What Jesus is saying about the Holy Spirit is that this is how he himself will remain with his present and future disciples always. This is how God will always stand alongside and within us teaching us how to stand alongside God, living as he wants us to live.
It might be hard for us to identify with the experience of those early disciples on the feast of Pentecost.
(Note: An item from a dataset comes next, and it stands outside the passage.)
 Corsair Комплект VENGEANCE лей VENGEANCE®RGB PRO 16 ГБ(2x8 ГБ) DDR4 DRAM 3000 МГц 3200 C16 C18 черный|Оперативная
Perhaps we find it hard to imagine the crowds of people, celebrations, wine, singing, tongues of fire, mighty winds, preaching in many languages and lives changes so dramatically.
It might be easier for us to identify with the disciples sitting with Jesus in a quiet room somewhere while he talks to them, a small group, about the Spirit that will come to them when they no longer have him with them.
We might long for a stronger sense of having an Advocate at our side, a helper to get us through tough times and a comforter for when our hearts are troubled and afraid.
Perhaps this morning we receive a timely and encouraging reminder of the promises of Jesus to those disciples, and to us, that we will not be left alone, God will not abandon us but will come to us in a new way and make his home within us for ever.
- The Holy Spirit is first poured out on the followers of Jesus at the Jewish feast of Pentecost.
- In their own languages people from all over the world hear the message of Good News spoken by the first disciples.
- Jesus had promised that the Holy Spirit would be sent by his Father after he had gone to be with him in heaven.
- Jesus taught that the Holy Spirit would teach us God’s truth, help us to live in God’s way and comfort us in times of distress.
Jesus has promised that when we pray to God in his name our prayers will be heard and answered. Let us pray in the faith that the Holy Spirit within us will teach us how to pray in the name of Jesus and how to align ourselves with God’s will for us and those for whom we pray.
We pray that through the outpouring of the Holy Spirit God’s church may be united, strengthened and renewed in her proclamation of the Gospel of Jesus Christ throughout the world.
We pray that the Holy Spirit will bring renewed willingness among the leaders of our world to seek ways of peace and reconciliation, justice and freedom from oppression.
We pray for the communities in which we live and work that we may be advocates, helpers and comforters for one another and for those who feel excluded and forgotten by people around them.
We pray for all those whose hearts are troubled and afraid that the Holy Spirit will bring them strength and comfort, healing and hope and a sense of the presence of God around and within them always..
Loving God we thank you for the gift of your Holy Spirit. We ask that you will bless us with that Spirit and teach us how to work with you to bring the fulfilment of your kingdom here on earth. We offer these prayers to you in the name of your Son, our Saviour Jesus Christ. Amen.